**Problem details:**
Return each line of the material below verbatim, without changing a single character.

··· Given records

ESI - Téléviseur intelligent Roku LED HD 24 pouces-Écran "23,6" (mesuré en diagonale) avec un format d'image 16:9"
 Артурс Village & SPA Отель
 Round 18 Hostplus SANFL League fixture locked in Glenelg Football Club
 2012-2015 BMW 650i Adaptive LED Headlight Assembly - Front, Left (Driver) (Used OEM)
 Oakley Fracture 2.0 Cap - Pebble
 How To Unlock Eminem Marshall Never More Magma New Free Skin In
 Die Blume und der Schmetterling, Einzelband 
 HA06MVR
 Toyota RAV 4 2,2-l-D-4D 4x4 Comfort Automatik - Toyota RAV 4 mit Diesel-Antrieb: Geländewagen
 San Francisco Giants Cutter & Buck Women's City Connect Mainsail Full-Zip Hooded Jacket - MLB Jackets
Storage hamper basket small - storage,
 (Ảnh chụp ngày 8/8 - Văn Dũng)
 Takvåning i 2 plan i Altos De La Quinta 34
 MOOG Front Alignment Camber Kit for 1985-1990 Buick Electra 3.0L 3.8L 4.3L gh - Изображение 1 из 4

······

**Answer space:**
ESI - Téléviseur intelligent Roku LED HD 24 pouces-Écran "23,6" (mesuré en diagonale) avec un format d'image 16:9"
 Артурс Village & SPA Отель
 Round 18 Hostplus SANFL League fixture locked in Glenelg Football Club
 2012-2015 BMW 650i Adaptive LED Headlight Assembly - Front, Left (Driver) (Used OEM)
 Oakley Fracture 2.0 Cap - Pebble
 How To Unlock Eminem Marshall Never More Magma New Free Skin In
 Die Blume und der Schmetterling, Einzelband 
 HA06MVR
 Toyota RAV 4 2,2-l-D-4D 4x4 Comfort Automatik - Toyota RAV 4 mit Diesel-Antrieb: Geländewagen
 San Francisco Giants Cutter & Buck Women's City Connect Mainsail Full-Zip Hooded Jacket - MLB Jackets
Storage hamper basket small - storage,
 (Ảnh chụp ngày 8/8 - Văn Dũng)
 Takvåning i 2 plan i Altos De La Quinta 34
 MOOG Front Alignment Camber Kit for 1985-1990 Buick Electra 3.0L 3.8L 4.3L gh - Изображение 1 из 4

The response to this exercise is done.